The Burmese government is going to issue a new 500 kyat currency note featuring the late Gen Aung San on July 19, but not without objection from the public in ethnic states.
The day marks Martyrs’ Day, or the day in 1947 in which Aung San—a Burmese independence icon—was gunned down with his advisors at the Secretariat in Yangon.
This will be the second time this year that the National League for Democracy (NLD) government—headed by Aung San’s daughter, State Counsellor Aung San Suu Kyi—will have issued new currency featuring Aung San. The first time was a new 1,000 kyat note on January 7, 2020.
Shan State’s youth have objected to the issuing of the new note amid the more pressing COVID-19 and in the context of diminishing ethnic rights.
“Printing new notes costs a lot of money. Now our country’s economy is falling as an impact of COVID-19. I don’t understand why they are printing new currency notes and for what purpose,” Shan youth Sai Loi Kham Pan told SHAN.
He recommended that the government instead spend those funds on COVID-19 prevention.
Other youth have suggested that ethnic leaders be featured on currency.
“His statues have been built around [the country]. His photo is printed on currency notes. In my opinion, it represents the Burmanization of our country,” Khun Oo, the chair of the Pa-O Youth Organization, told SHAN.
Of note is the phrase “the Central Bank of the Union of Myanmar” is being replaced with “the Central Bank of Myanmar” on the new currency, with “Union” removed.

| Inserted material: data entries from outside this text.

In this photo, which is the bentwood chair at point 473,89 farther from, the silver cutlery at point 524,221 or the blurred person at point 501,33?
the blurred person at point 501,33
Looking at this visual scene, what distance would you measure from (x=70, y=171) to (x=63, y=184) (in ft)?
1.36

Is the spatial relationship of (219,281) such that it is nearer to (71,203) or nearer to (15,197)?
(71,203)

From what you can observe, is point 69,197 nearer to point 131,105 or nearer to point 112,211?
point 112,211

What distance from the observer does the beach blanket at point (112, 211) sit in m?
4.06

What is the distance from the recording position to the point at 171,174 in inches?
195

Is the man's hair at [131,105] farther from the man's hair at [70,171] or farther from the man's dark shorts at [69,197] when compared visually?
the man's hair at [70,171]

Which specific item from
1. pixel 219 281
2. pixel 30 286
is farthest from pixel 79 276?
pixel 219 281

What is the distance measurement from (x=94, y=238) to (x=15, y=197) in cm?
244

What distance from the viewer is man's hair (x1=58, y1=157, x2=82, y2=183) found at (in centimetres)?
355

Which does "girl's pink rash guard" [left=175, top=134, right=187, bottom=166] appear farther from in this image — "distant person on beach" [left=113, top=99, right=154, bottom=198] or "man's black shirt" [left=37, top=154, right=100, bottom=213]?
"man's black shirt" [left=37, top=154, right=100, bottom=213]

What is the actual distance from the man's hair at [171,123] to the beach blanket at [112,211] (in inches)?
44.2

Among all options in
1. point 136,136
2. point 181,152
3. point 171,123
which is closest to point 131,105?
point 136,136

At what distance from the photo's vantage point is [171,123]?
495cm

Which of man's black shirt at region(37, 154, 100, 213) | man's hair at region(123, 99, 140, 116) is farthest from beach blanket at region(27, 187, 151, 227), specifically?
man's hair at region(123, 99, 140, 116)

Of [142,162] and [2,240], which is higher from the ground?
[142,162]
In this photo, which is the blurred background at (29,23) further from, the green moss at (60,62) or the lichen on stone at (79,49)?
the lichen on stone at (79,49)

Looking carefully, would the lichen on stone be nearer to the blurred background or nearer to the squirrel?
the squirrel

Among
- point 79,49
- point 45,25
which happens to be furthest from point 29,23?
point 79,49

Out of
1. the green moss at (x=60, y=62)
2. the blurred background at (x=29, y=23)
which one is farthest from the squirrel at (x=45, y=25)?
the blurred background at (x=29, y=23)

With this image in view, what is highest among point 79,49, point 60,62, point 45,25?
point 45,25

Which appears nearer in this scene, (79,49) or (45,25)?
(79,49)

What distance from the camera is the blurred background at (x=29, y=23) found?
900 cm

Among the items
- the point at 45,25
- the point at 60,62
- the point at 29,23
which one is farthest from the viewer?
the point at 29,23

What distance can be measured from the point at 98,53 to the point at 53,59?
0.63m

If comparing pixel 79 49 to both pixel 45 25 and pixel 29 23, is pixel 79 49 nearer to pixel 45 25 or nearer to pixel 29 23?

“Has it turned into a unitary state? Does our country remain a Union?” Khun Oo asked. “The way I understand it, our country is a multi-ethnic country. They need to respect all ethnic people.”
Nang Mwe Liang, a member of the northern Shan State students’ union, added that she thinks the timing of the new notes is linked to Burma’s upcoming general election, scheduled to be held later this year.

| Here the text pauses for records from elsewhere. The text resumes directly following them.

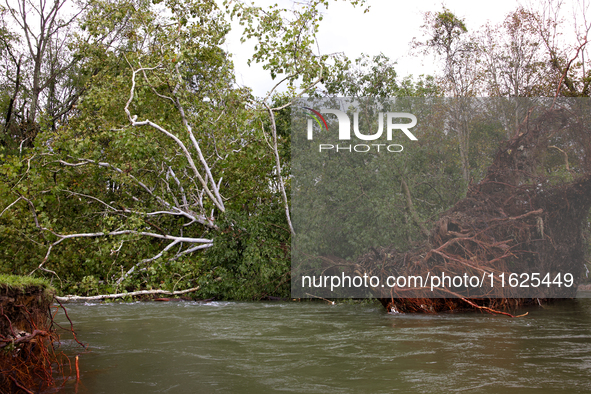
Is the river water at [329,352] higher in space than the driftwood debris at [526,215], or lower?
lower

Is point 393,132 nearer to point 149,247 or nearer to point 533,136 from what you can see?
point 533,136

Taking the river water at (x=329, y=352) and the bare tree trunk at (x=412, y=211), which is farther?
the bare tree trunk at (x=412, y=211)

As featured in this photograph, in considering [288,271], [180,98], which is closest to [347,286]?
[288,271]

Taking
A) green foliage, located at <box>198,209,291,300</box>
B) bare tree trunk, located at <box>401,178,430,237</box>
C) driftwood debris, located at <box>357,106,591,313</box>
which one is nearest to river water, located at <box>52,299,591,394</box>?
driftwood debris, located at <box>357,106,591,313</box>

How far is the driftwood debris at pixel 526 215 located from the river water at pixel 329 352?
1412 mm

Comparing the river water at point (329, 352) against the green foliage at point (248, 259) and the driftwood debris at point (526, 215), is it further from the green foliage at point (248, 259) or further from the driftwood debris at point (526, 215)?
the green foliage at point (248, 259)

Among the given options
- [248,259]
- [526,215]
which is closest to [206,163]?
[248,259]

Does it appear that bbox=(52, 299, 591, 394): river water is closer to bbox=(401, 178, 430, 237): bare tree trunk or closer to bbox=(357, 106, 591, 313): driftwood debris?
bbox=(357, 106, 591, 313): driftwood debris

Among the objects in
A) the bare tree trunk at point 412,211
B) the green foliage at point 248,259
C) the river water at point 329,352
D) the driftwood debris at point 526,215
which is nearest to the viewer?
the river water at point 329,352

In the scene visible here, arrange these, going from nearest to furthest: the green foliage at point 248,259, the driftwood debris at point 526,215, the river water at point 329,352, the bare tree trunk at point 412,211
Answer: the river water at point 329,352, the driftwood debris at point 526,215, the bare tree trunk at point 412,211, the green foliage at point 248,259

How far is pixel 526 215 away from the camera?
1126 centimetres

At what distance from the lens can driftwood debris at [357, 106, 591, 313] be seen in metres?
11.4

“I think they are using Gen Aung San’s photo as part of the election campaign,” she said. “I think they should print a memorable thing, which can represent the Union, rather than using a photo of a particular person. I think the value of the currency note and the stability of the currency would be good for the people.”
The new 500 kyat currency note size will be 150 millimeters long and 70 millimeters wide, and printed with reddish brown ink. The “Central Bank of Myanmar” will be printed on front page of the note.
“Ethnic leaders and ethnic people also participated in [the country’s] independence movement. Why don’t they put a photo of ethnic leaders on currency notes?” Mai Mai, a Kachin activist from northern Shan State, told SHAN.
The Burmese government featured of Gen Aung San on the 1, 5, 10, 15 and 25 kyat notes before the military regime came to power. The military replaced Aung San with a photo of a lion after 1990.